Children in detention

Australia’s strong push over the past two years to significantly reduce the number of on-shore children in detention to what has been reported to be a handful is great progress and exemplary. I urge the Government to strengthen this commitment into law and always find alternatives for all children at all times and ensure that they receive appropriate services for their care.

Children should be kept with their families or close to their family or those with whom they have a familial bond. As determined by the Committee on the Rights of the Child, administrative detention based on the immigration status of the child or of their parents can never ever be in the best interest of a child. Given the incalculable detrimental effects it has on children’s mental and physical health and development, it is utterly unacceptable for migrant children to be administratively detained.
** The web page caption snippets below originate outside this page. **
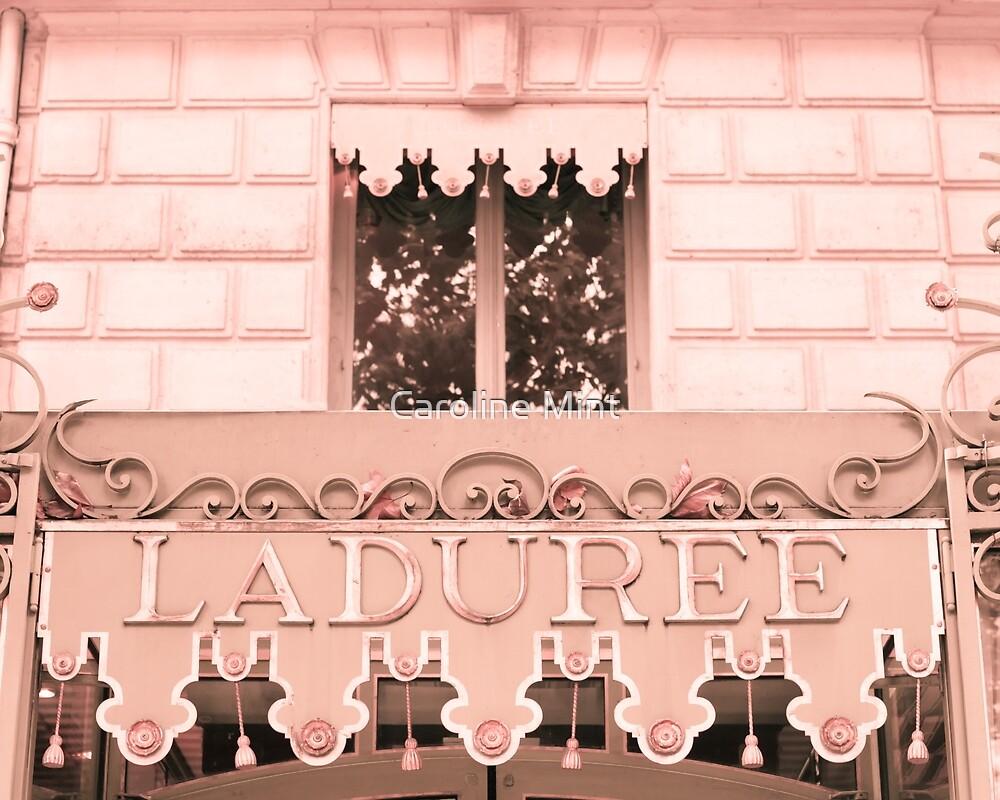 Paris in blush pink IV by Caroline Mint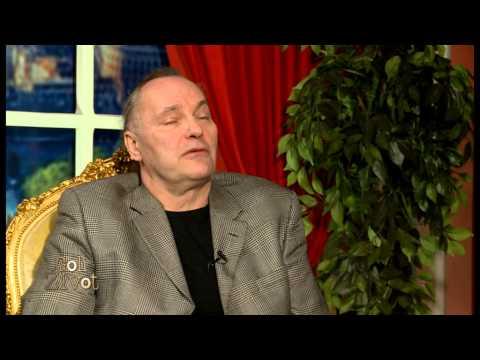 Goli Zivot - Nenad Petrovic - (TV Happy 24.3.2015.)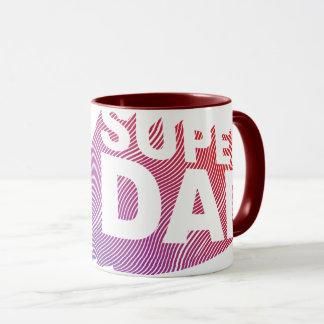 Mug Motif du feu de SuperDad 3D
Against their best interests, many children are however still kept in the RPCs and settlements in Nauru in detention-like conditions. The RPC’s resemble military barracks, are fenced, are guarded by security officers and inhabitants have to sign in and out at each time they leave or enter the camp. Children held in Nauru show signs of PTSD, anxiety and depression, and exhibit symptoms such as insomnia, nightmares and bed-wetting. Feelings of hopelessness and frustration can be manifested in acts of violence against themselves or others. I have heard of attempts of suicide and self-harm, mental disorder and developmental problems, including severe attachment disorder. Many of the parents I met despair over the impossibility of offering their children a realistic future and feel guilty, which may manifest itself in severe depression and poor parenting.

Regardless of the conditions in which children are held, detention has a profound and negative impact on child health and development. Even very short periods of detention can undermine the child’s psychological and physical well-being and compromise cognitive development. The threshold at which treatment or punishment may be classified as cruel, inhuman or degrading treatment or punishment is therefore lower in the case of children, and in particular in the case of children deprived of their liberty.

In order for them to live a normal life in any country capable of offering them adequate opportunities to build a future, prolonged mental health care – way beyond the administration of antidepressant or anxiolytic medication – will be necessary.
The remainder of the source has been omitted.